Editoriaux - Santé - Social - 10 décembre 2019

« Pacte pour la refondation des urgences » : les médecins généralistes en colère eux aussi !

La contestation n’est pas que dans la rue. À l’appel des syndicats médicaux, les médecins libéraux devraient fermer leur cabinet les samedis matin à partir du 14 décembre pour une durée indéterminée afin de protester contre les mesures qu’envisage de prendre le ministre de la , qui désire s’appuyer sur eux pour soulager les services hospitaliers sans pour autant leur donner les moyens d’assumer ce surcroît de travail.

De nombreux cabinets de médecins généralistes étaient déjà fermés le samedi matin, cette consigne syndicale sera donc sûrement largement suivie !

Il y a environ trois mois, le ministre de la Santé a présenté un Pacte pour la refondation des urgences pour que les petites urgences soient traitées par les cabinets des médecins libéraux en ville afin d’améliorer la prise en charge de tous ces soins non programmés.

Ce Pacte pour la refondation des urgences se décline en 12 mesures. Mais, mises à part quelques mesures concrètes, comme intégrer la télémédecine dans tous les SAMU, les autres mesures énoncées relèvent davantage de vœux pieux que d’amorces de solutions concrètes.

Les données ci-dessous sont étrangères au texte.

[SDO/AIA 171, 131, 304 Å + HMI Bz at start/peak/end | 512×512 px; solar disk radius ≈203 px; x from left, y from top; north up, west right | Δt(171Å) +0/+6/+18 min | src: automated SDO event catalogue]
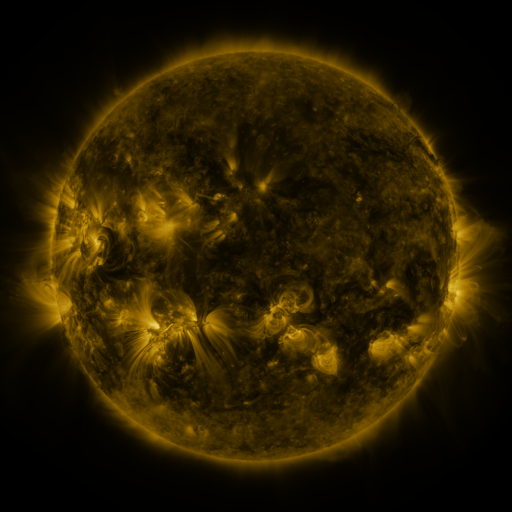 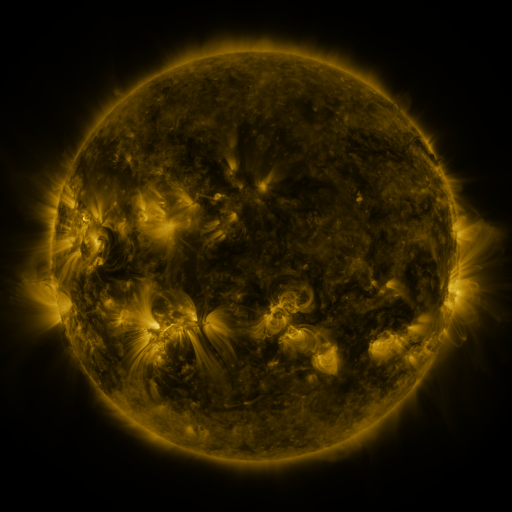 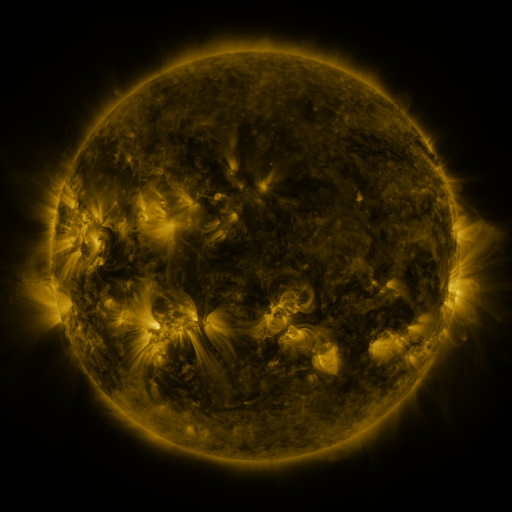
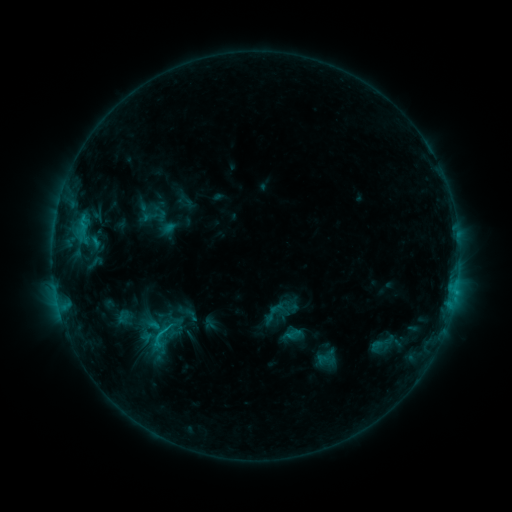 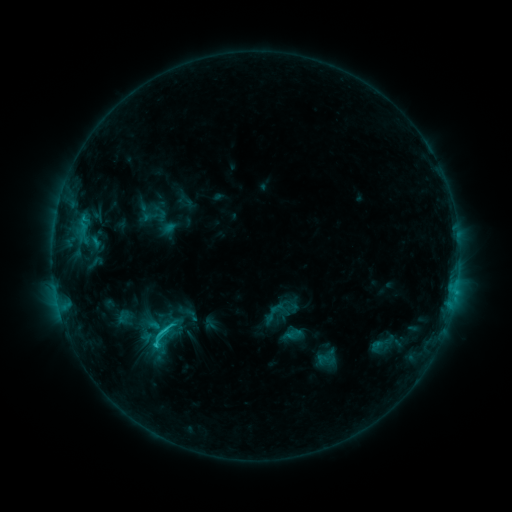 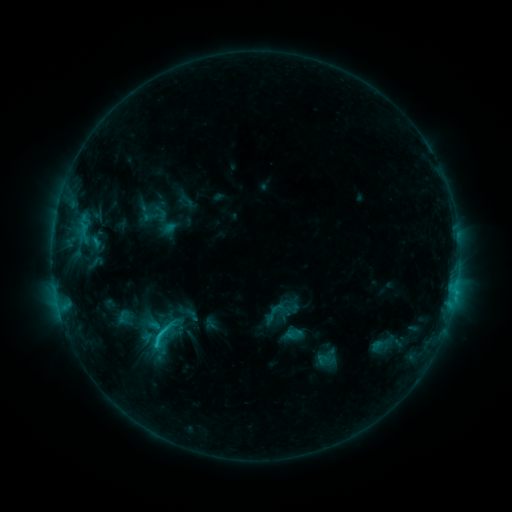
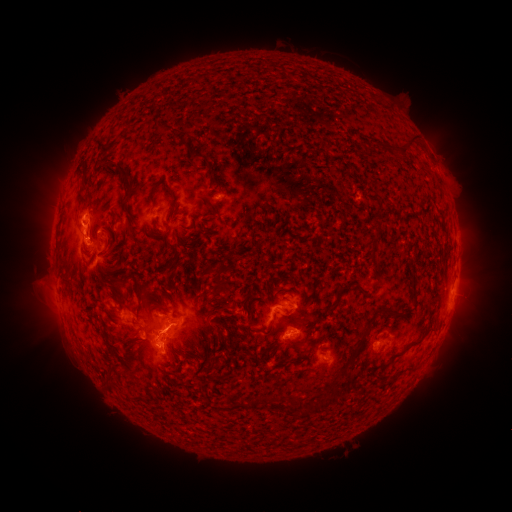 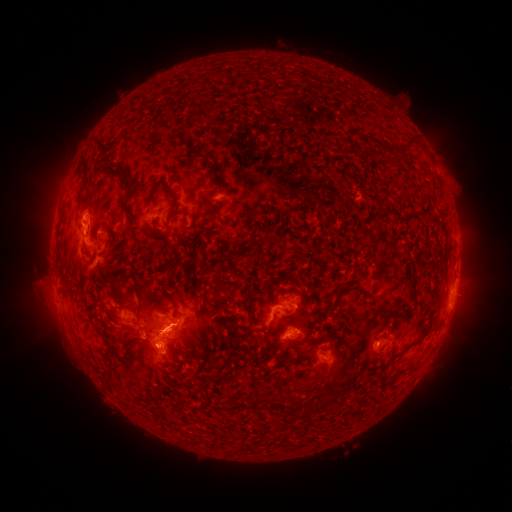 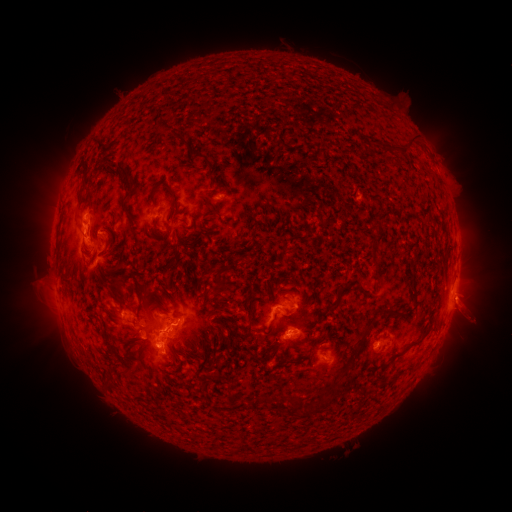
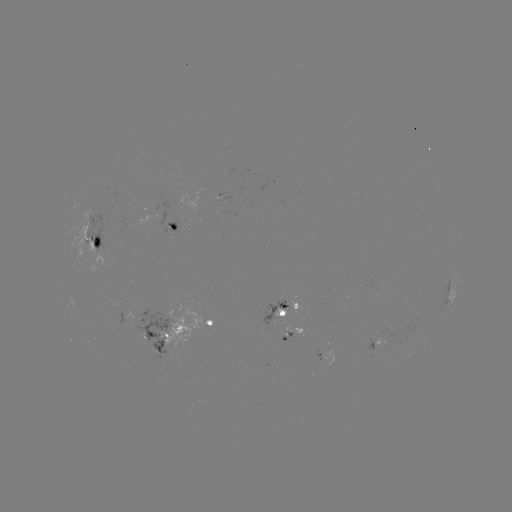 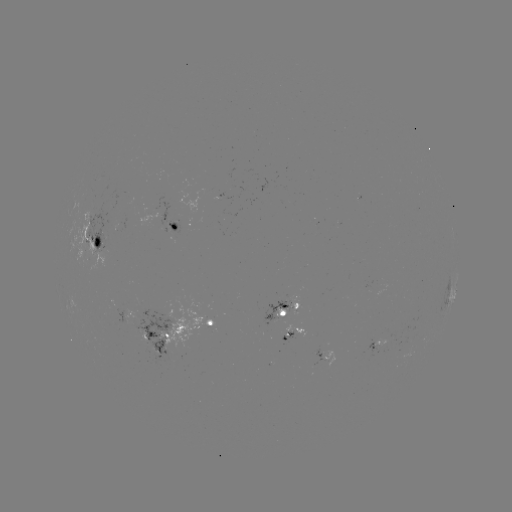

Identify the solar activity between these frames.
C2.2 flare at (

La mesure phare de cette « réforme » consiste à mettre en place, dans tous les territoires, un service distant universel appelé Service d’accès aux soins pour répondre, à toute heure, à la demande de soins des Français (joignable en ligne ou par téléphone 24h/24), sorte de super 15 qui devra, selon ses concepteurs, désengorger les services d’urgences en orientant les patients vers une consultation en ville si leur état de santé le permet.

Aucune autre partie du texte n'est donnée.